DeSantis ploughs ahead with whirlwind of friendly interviews and a tour

By Nicholas Nehamas, Maggie Astor and Alan Blinder

FLORIDA – Gov. Ron DeSantis of Florida plunged into his first full day of presidential campaigning Thursday (25) after his sputtering Twitter rollout the night before, holding a series of interviews with friendly conservative commentators and announcing a series of in-person events in Iowa, New Hampshire and South Carolina next week.

For DeSantis, the immediate challenge appeared to be moving past the rough kickoff and appealing to a mainstream Republican audience, after a Twitter discussion with billionaire Elon Musk that often strayed into online right-wing grievances and away from the issues voters say they care about most, like the economy.

Acknowledging that a “very small percentage” of Republican primary voters were on Twitter, DeSantis defended his decision to announce his campaign on the social media platform.

“We felt that there would be a lot of buzz about it,” he told conservative radio host Erick Erickson on Thursday afternoon. “And I think that was probably the biggest story in the world yesterday. And so hopefully we’ll get some people interested in our campaign who may not have been otherwise.”

DeSantis also sought to turn attention back to his brewing clash with former President Donald Trump, whose devoted supporters are one of the biggest hurdles to the governor’s candidacy. As he began his media blitz, DeSantis took a series of jabs at Trump, noting how frequently the former president attacked him.

“I think a lot of what he’s doing is showing everybody that he understands that I’ve got a good chance to beat him, because he doesn’t criticize anybody else now,” DeSantis told a New Hampshire radio station. “It’s only me.”

Trump’s team “wouldn’t do that if they didn’t think that I had a chance,” added DeSantis, who argued that he had a better chance of winning independent voters.

At the same time, DeSantis suggested on ‘The Clay Travis and Buck Sexton Show’ that, if elected, he might consider pardoning Trump if he faced federal charges — along with many other people, including defendants charged in connection with the Jan. 6, 2021, storming of the Capitol.

“On Day 1, I will have folks that will get together and look at all these cases, who people are victims of weaponization or political targeting, and we will be aggressive in issuing pardons,” he said, responding to a question about Jan. 6 pardons but also citing other cases that he claimed represented “weaponization” of federal law enforcement.

“Some of these cases, some people may have a technical violation of the law, but if there are three other people who did the same thing but just in a context like BLM and they don’t get prosecuted at all, that is uneven application of justice,” he added, referring to the Black Lives Matter movement. “And so we’re going to find ways where that did not happen and then we will use the pardon power.”

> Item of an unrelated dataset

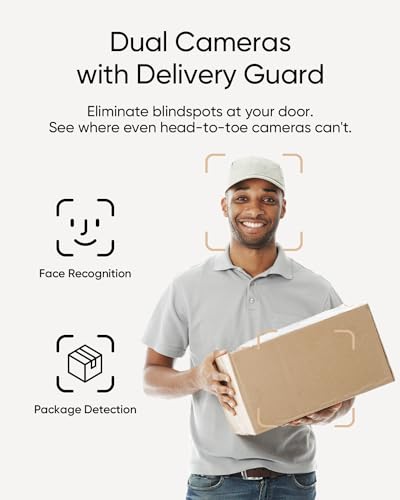 eufy Security Video Doorbell E340 (Battery Powered), Dual Cameras with Delivery Guard, 2K Full HD and Color Night Vision, HomeBase S380 Compatible, No Monthly Fee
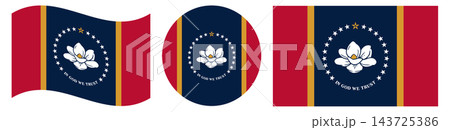 New Flag of Mississippi collection. Round flag of Mississippi isolated in circle shape, waving flag. 143725386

Asked directly whether his review might include Trump himself, DeSantis said, “I would say any example of disfavoured treatment based on politics or weaponization would be included in that review, no matter how small or how big.”

The governor had avoided mentioning Trump during his rollout Wednesday (24), a delayed livestream Twitter Spaces event with Musk, the platform’s owner that was plagued by technical glitches, causing dead air and an intermittently hot mic.

One of the people listening to the Twitter announcement was Trump himself — at least for a while.

“I tried for the first half-hour,” Trump said in an interview as he moved toward the seventh tee on his golf course outside Washington. “After that, everybody just turned it off.”

Trump crowed about the rollout, calling it a “disaster” and saying, “I don’t know if it’s recoverable”.

“He’s very disloyal, but he’s got no personality,” Trump said of DeSantis. “And if you don’t have personality, politics is a very hard business.”

Next up for DeSantis is a return to more traditional campaigning, with planned stops in Iowa, New Hampshire and South Carolina, the first three nominating states, from May 30 to June 2. The campaign bills this four-day swing through 12 cities and towns as the first leg of his “Great American Comeback Tour.”

DeSantis will start with his first in-person event of the campaign in Des Moines on Tuesday (30). He will remain in Iowa on Wednesday before travelling to New Hampshire on Thursday and to South Carolina on Friday (26).

“Our campaign is committed to putting in the time to win these early nominating states,” Generra Peck, DeSantis’ campaign manager, said in a statement.

Campaigning in a presidential primary, especially early on, is usually a grip-and-grin affair.

How DeSantis interacts with people on the trip will be closely watched. He has had some awkward moments while meeting voters on the trail, leading to mockery from Trump and other detractors.

DeSantis is expected to need a victory in Iowa and at least a close second-place finish in New Hampshire to show that he can effectively challenge the former president, especially as other candidates, potentially sensing a political opening for a bid, jump into the race.